(Brano da leggere):
<<<<
Povero Goldoni, dilaniato da Pierfrancesco Favino a suon di sganasciate romagnole e canzoni anni Trenta

locandina servo per dueMILANO, mercoledì 10 dicembre   
(di Paolo A. Paganini) Dicono che il goldoniano “Servitore di due padroni”, adattato da Richard Bean con il titolo “One Man. Two Guvnors” (Un uomo. Due padroni), stia registrando da tre anni, a Londra, al National Theatre, un’incontenibile sequela di risate, di applausi, di esauriti. Non l’abbiamo visto e non entriamo nel merito. Ma ora abbiamo visto, al Teatro Manzoni, la versione italiana (tre ore con un intervallo), con una ventina di attori del Gruppo “Danny Rose”, distribuito in due cast, uno fino alla fine di dicembre, l’altro da gennaio a marzo, sempre capitanati dal quarantacinquenne Pierfrancesco Favino (anche regista con Paolo Sassanelli), che ora ha voluto far compagnia dopo tanto cinema (non solo in Italia), televisione e titolare d’un impressionante medagliere di premi. Non si è sentito nessuno borbottare : “Ma chi gliel’ha fatto fare!” La domanda verrebbe spontanea. Ma, si sa, il pubblico vuole divertirsi. Specie in tempi bui. E qui il divertimento è inseguito a tutti i costi. E qualche volta fa centro. Grazie soprattutto a uno spigliato, abile Favino, con un contorno di smaliziati e generosi compagni che gli tengono bordone.
>>>>
(Informazioni riportate):
<<<<
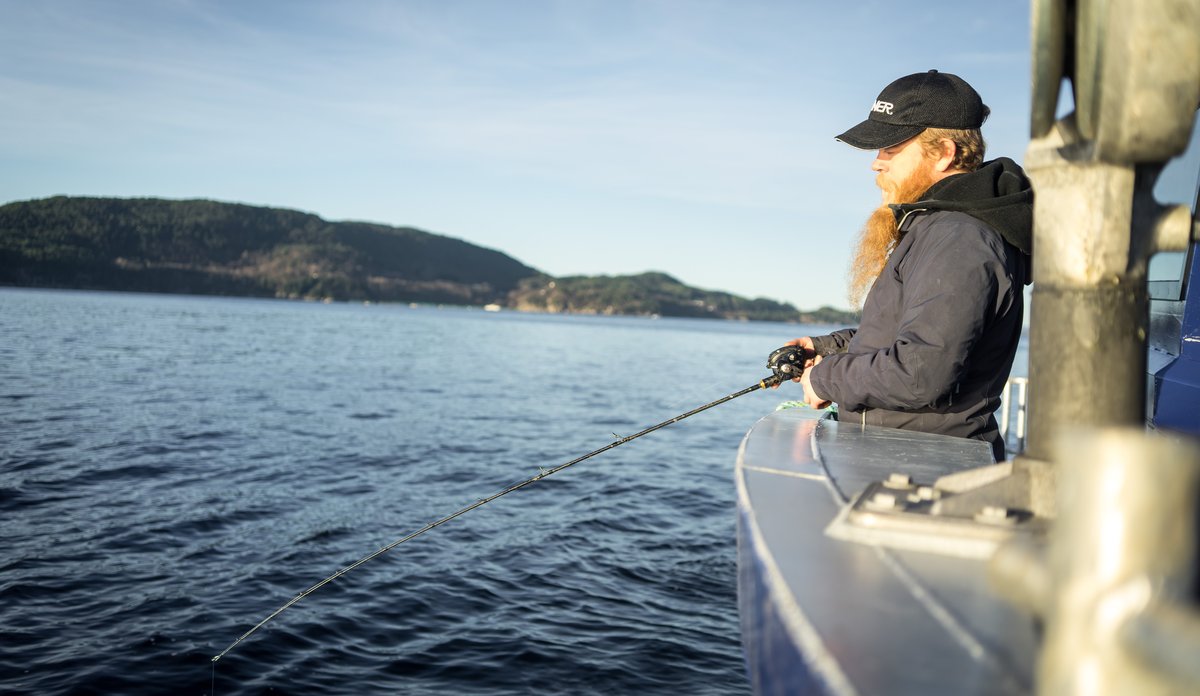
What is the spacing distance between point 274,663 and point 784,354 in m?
5.15

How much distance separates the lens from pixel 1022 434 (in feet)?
26.4

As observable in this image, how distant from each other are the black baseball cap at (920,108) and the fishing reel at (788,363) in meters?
0.99

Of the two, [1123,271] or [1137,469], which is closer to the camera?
[1137,469]

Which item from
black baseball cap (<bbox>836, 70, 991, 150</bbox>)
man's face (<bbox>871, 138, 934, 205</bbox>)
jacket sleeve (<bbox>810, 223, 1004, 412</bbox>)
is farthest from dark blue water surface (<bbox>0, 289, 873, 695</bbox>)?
black baseball cap (<bbox>836, 70, 991, 150</bbox>)

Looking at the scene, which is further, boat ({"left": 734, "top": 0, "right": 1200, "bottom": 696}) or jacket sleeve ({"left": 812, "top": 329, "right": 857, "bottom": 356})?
jacket sleeve ({"left": 812, "top": 329, "right": 857, "bottom": 356})

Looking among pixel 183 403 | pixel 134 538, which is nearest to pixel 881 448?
pixel 134 538

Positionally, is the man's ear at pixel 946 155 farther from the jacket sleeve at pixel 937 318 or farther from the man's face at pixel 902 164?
the jacket sleeve at pixel 937 318

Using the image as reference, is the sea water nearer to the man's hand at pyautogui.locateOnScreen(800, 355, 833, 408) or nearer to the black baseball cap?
the man's hand at pyautogui.locateOnScreen(800, 355, 833, 408)

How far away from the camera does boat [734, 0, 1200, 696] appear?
799 millimetres

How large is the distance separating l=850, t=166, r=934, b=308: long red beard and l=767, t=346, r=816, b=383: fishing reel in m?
0.52

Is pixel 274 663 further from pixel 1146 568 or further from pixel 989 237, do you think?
pixel 1146 568

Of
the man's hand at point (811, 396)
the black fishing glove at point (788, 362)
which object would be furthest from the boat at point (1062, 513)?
the black fishing glove at point (788, 362)

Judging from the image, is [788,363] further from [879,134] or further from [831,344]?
[879,134]

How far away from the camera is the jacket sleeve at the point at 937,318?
300cm
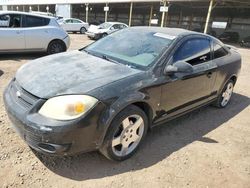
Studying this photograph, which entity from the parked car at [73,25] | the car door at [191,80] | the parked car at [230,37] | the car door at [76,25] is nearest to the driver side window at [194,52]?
the car door at [191,80]

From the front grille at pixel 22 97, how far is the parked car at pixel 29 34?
5.54 meters

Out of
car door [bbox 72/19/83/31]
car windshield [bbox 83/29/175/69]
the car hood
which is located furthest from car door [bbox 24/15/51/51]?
car door [bbox 72/19/83/31]

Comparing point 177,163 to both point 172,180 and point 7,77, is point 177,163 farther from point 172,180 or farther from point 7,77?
point 7,77

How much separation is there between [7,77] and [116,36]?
338 centimetres

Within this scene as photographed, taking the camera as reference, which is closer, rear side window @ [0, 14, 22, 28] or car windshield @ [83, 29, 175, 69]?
car windshield @ [83, 29, 175, 69]

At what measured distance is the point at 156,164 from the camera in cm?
332

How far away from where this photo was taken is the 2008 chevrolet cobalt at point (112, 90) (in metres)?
2.70

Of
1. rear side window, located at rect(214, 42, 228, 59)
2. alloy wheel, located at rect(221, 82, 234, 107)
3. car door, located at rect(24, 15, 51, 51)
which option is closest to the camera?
rear side window, located at rect(214, 42, 228, 59)

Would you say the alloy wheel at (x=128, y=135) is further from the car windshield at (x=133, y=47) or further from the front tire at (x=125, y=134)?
the car windshield at (x=133, y=47)

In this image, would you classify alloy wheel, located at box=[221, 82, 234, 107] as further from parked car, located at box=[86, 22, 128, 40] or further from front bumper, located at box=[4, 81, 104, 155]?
parked car, located at box=[86, 22, 128, 40]

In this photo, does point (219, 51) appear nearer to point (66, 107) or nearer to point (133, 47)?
point (133, 47)

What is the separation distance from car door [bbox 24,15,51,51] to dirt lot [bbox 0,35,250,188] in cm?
463

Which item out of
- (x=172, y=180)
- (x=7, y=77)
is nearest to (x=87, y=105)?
(x=172, y=180)

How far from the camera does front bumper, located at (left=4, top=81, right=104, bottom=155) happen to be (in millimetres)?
2627
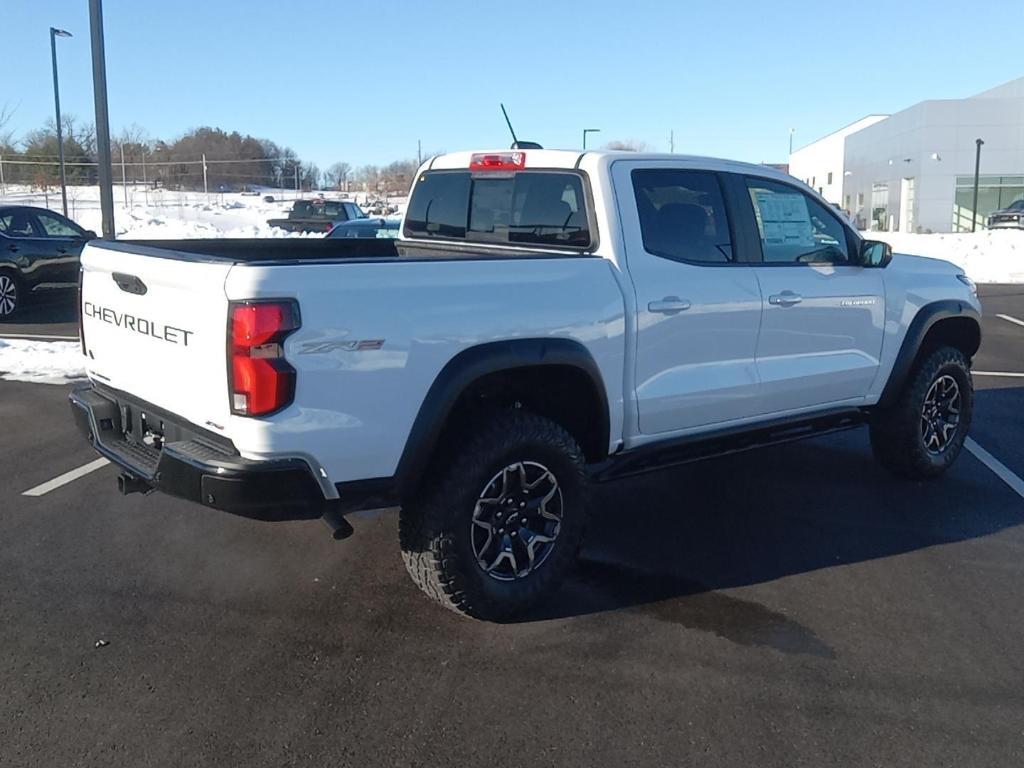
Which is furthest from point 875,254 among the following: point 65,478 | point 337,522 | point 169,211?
point 169,211

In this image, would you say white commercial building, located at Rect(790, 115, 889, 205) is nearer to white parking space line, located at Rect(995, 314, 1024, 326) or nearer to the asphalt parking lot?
white parking space line, located at Rect(995, 314, 1024, 326)

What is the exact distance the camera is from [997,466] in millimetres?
6492

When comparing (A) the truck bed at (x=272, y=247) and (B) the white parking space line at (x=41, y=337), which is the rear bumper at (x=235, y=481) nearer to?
(A) the truck bed at (x=272, y=247)

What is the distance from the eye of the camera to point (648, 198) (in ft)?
14.9

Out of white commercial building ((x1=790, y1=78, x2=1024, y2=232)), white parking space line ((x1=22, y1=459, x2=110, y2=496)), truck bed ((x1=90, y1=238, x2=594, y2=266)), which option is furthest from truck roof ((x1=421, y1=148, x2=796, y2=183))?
white commercial building ((x1=790, y1=78, x2=1024, y2=232))

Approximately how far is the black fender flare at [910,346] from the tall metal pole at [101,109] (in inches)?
316

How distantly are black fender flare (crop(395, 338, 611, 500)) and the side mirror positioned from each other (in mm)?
2324

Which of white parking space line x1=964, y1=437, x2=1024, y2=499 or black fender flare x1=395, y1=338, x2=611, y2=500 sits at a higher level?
black fender flare x1=395, y1=338, x2=611, y2=500

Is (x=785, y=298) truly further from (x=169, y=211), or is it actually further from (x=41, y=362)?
(x=169, y=211)

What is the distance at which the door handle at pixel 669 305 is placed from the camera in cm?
434

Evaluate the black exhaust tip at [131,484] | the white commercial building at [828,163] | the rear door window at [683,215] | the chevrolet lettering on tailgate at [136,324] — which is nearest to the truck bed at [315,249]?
the chevrolet lettering on tailgate at [136,324]

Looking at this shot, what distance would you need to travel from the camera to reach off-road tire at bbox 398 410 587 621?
3811 mm

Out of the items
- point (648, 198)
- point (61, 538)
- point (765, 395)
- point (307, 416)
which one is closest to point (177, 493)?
point (307, 416)

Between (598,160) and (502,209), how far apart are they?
0.76m
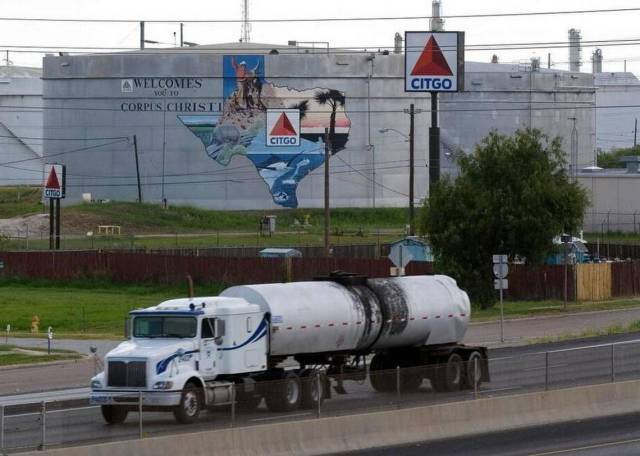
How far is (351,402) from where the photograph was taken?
2328cm

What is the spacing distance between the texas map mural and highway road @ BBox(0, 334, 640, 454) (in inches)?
2813

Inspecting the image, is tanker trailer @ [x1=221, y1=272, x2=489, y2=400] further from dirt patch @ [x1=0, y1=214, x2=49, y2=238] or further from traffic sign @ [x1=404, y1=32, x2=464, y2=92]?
dirt patch @ [x1=0, y1=214, x2=49, y2=238]

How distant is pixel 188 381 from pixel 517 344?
854 inches

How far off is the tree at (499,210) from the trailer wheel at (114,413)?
36.5 meters

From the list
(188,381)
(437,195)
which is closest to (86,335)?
(437,195)

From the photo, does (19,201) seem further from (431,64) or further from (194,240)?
(431,64)

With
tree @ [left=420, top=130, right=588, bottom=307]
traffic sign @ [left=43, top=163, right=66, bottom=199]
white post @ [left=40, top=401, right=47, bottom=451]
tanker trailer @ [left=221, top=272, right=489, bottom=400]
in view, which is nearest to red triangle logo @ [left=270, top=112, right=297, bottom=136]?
traffic sign @ [left=43, top=163, right=66, bottom=199]

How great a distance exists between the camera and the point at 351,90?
346ft

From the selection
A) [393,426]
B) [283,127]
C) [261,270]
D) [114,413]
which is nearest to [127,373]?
[114,413]

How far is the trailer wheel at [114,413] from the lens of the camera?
2057 centimetres

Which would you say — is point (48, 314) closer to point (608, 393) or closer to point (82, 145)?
point (608, 393)

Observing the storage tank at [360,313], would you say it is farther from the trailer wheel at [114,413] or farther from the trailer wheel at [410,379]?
the trailer wheel at [114,413]

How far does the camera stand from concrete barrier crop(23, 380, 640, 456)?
789 inches

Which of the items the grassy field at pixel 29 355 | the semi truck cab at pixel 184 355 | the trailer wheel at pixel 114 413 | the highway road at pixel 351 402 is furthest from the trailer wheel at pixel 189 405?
the grassy field at pixel 29 355
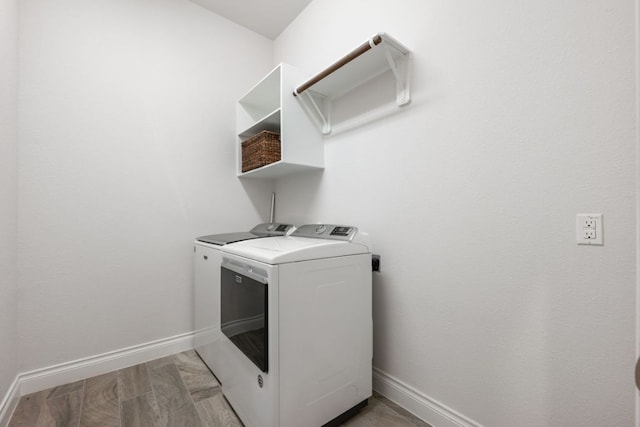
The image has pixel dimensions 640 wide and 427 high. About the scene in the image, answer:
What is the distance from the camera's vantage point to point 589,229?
89cm

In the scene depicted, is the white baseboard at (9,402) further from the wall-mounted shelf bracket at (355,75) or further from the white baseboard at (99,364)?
the wall-mounted shelf bracket at (355,75)

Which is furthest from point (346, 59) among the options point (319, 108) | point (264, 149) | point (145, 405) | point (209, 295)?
point (145, 405)

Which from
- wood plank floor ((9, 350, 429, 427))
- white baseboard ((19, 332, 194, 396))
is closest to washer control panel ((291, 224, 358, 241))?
wood plank floor ((9, 350, 429, 427))

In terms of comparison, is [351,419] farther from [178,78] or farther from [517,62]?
[178,78]

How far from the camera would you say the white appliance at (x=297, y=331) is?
1.11m

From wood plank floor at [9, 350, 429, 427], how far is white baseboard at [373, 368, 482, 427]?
0.04 meters

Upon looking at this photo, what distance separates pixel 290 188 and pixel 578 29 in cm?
184

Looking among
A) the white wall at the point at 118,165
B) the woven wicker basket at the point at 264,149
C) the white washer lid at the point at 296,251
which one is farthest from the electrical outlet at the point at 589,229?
the white wall at the point at 118,165

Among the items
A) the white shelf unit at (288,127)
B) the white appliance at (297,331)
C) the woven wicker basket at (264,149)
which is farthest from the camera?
the woven wicker basket at (264,149)

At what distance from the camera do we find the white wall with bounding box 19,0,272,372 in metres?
1.59

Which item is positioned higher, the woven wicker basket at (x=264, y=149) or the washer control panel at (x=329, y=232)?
the woven wicker basket at (x=264, y=149)

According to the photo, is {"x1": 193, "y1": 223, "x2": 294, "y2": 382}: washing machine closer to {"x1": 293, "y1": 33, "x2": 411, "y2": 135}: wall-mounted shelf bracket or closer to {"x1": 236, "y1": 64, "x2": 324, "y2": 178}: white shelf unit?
{"x1": 236, "y1": 64, "x2": 324, "y2": 178}: white shelf unit

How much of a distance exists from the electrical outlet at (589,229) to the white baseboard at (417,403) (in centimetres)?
87

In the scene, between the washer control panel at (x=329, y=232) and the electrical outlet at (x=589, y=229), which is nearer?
the electrical outlet at (x=589, y=229)
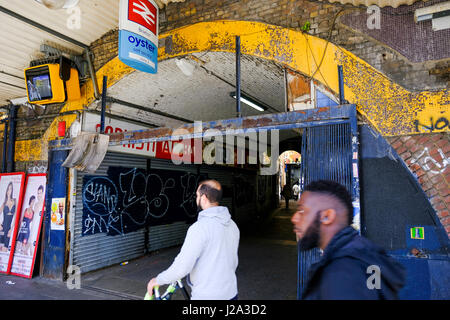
>>>>
(Cosa si chiede):
1. Nella recensione sul "Servitore di due padroni", quanto dura la versione italiana vista al Teatro Manzoni?
2. Prosegui la recensione sul "Servitore di due padroni" partendo dalla frase che la chiude.

(Risposte ai quesiti):
1. Tre ore, con un intervallo.

2.
Prendendo allegramente per i fondelli il nume italico Goldoni, se si è di bocca buona, se non si va tanto per il sottile per un facile pecoreccio, se non si ha voglia di sorrisi a bocca stretta per più sottili ironie, se proprio non si è fanatici estimatori di finezze da humor inglese, se insomma siete portati per uno scintillante cabaret non per cervelli fini ma per pance grasse, beh, lo spettacolo garantisce maiuscole risate.
Eppure, si tratta d uno spettacolo sbagliato.
L’impianto drammaturgico (povero Goldoni) traballa da tutte le parti. Esiste come fragile pretesto per tirare a campà e andare su altri versanti, i quali, invece, sono il vero piatto forte di questa sfrontata esibizione. Cominceremo dal gruppo di eclettici musicanti dal vivo, dal curioso nome “Musica da Ripostiglio”. Fanno spettacolo a sé. Già attaccano, accogliendo il pubblico in sala con canzoni anni Trenta, da “Maramao perché sei morto” a “Ludovico sei dolce come un fico”, a “Un sassolino nella scarpa” eccetera. Motivi giustificati dal fatto che lo spettacolo è ambientato proprio nell’epoca di quelle canzoni, nella Rimini di Fellini, con tanto di spiagge e transatlantico Rex, tra amori e amorazzi, tra parvenù, camicie nere, avvocati senza scrupoli e con i noti equivoci goldoniani di scambi di persona, qui-pro-quo, travestimenti e passioni scoperecce a lieto fine.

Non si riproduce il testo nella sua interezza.